[R] efficient rolling rank

Whit Armstrong armstrong.whit at gmail.com
Sun Apr 18 02:27:14 CEST 2010


> library(fts)
> x <- fts(data=rnorm(1e6))
> system.time(xrnk <- moving.rank(x,500))
   user  system elapsed
   0.68    0.00    0.68


you will have to disguise your data as a time series to use fts.

see below the exact implementation of rank that is used.

-Whit

  template<typename ReturnType>
  class Rank {
  public:
    template<typename T>
    static inline ReturnType apply(T beg, T end) {
      ReturnType ans = 1;
      typename std::iterator_traits<T>::value_type rank_value = *(end - 1);
      while(beg != (end - 1)) {
	if(numeric_traits<typename std::iterator_traits<T>::value_type>::ISNA(*beg)) {
	  return numeric_traits<ReturnType>::NA();
	}

	// if end > data[index] then increment it's rank
	ans += (rank_value > *beg ? 1 : 0);
	++beg;
      }
      return ans;
    }
  };



On Sat, Apr 17, 2010 at 12:00 AM, Charles C. Berry <cberry at tajo.ucsd.edu> wrote:
> On Fri, 16 Apr 2010, zerdna wrote:
>
>>
>> Could someone give me an idea on how to do rolling ranking, i.e. rank in
>> the
>> moving window of last 100 numbers in a long vector? I tried naive solution
>> like
>>
>> roll.rank<-function(v, len){
>>   r<-numeric(length(v)-len+1)

*-*-*

Challenges -
• a. Using the rolling rank thread, what are the answers to these?
(i) What window length is passed to moving.rank in the timing example?
(ii) What must data be disguised as in order to use fts?
(iii) How many of the most recent numbers does the quoted question want the moving window to cover?
• b. Can you write the next part of the rolling rank thread, picking up after its final line?

Extracted material -
*-*-*

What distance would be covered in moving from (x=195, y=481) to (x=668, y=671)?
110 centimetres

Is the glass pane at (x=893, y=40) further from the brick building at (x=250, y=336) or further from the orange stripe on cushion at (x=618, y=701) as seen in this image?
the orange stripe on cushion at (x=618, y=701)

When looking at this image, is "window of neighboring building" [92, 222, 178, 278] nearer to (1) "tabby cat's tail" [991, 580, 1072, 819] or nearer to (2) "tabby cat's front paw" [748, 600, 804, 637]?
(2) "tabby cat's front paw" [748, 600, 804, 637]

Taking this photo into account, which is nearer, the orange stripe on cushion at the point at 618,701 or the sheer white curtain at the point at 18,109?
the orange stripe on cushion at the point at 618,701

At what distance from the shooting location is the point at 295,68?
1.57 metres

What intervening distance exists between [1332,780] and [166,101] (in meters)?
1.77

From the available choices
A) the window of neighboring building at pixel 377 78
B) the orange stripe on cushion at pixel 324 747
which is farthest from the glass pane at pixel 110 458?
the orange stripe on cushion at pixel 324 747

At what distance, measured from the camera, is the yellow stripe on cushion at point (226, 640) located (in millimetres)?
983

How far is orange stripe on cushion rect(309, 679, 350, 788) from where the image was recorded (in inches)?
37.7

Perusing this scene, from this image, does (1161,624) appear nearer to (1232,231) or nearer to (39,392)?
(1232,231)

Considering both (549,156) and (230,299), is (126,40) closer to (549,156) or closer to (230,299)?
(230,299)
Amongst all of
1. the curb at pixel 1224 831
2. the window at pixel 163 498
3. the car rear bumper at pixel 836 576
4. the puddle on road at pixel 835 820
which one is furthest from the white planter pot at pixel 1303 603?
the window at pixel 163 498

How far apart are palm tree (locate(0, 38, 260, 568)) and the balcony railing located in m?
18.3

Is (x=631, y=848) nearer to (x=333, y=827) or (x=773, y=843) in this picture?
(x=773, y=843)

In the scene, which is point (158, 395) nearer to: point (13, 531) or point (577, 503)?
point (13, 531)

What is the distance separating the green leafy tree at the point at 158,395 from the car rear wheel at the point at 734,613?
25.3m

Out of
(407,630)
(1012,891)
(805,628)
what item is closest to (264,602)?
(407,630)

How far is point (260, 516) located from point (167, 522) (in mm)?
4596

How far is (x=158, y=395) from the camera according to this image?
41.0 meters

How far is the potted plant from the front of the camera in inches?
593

*-*-*

Answers below -
• a.
(i) 500
(ii) A time series
(iii) The last 100 numbers

• b.
>>   for(i in len:length(v))
>>       r[i-len+1]<-rank(v[(i-len+1):i])[len]
>>   r
>>
>> }
>>
>> However, it turns out pretty slow even on my rather able Linux box. For
>> example, doing roll.rank(rnorm(50000), 100) takes 5 second, so for typical
>> data i operate which is matrices of the size 1000 x 50000 i will need to
>> wait 1.5 hours for one calculation. Does someone know a trick to properly
>> do
>> it quicker?
>
> Vectorize it with embed:
>
>> x <- rnorm(50000)
>> system.time(x.rank <- rowSums(x[ -(1:99) ] >= embed(x,100) ))
>
>   user  system elapsed
>  0.295   0.131   0.424
>>
>> system.time(x.rank.2 <- roll.rank(x,100))
>
>   user  system elapsed
>  6.907   0.033   6.940
>>
>> all.equal(x.rank,x.rank.2)
>
> [1] TRUE
>>
>
> N.B., if there are ties, you may want to adjust when
>
>        rowSums(x[ -(1:99) ] == embed(x,100) )
>
> is greater than 1.
>
> If you want much faster, package inline would enable you to write something
> equivalent in C.
>
> HTH,
>
> Chuck
>
>> --
>> View this message in context:
>> http://n4.nabble.com/efficient-rolling-rank-tp2013535p2013535.html
>> Sent from the R help mailing list archive at Nabble.com.
>>
>> ______________________________________________
>> R-help at r-project.org mailing list
>> https://stat.ethz.ch/mailman/listinfo/r-help
>> PLEASE do read the posting guide
>> http://www.R-project.org/posting-guide.html
>> and provide commented, minimal, self-contained, reproducible code.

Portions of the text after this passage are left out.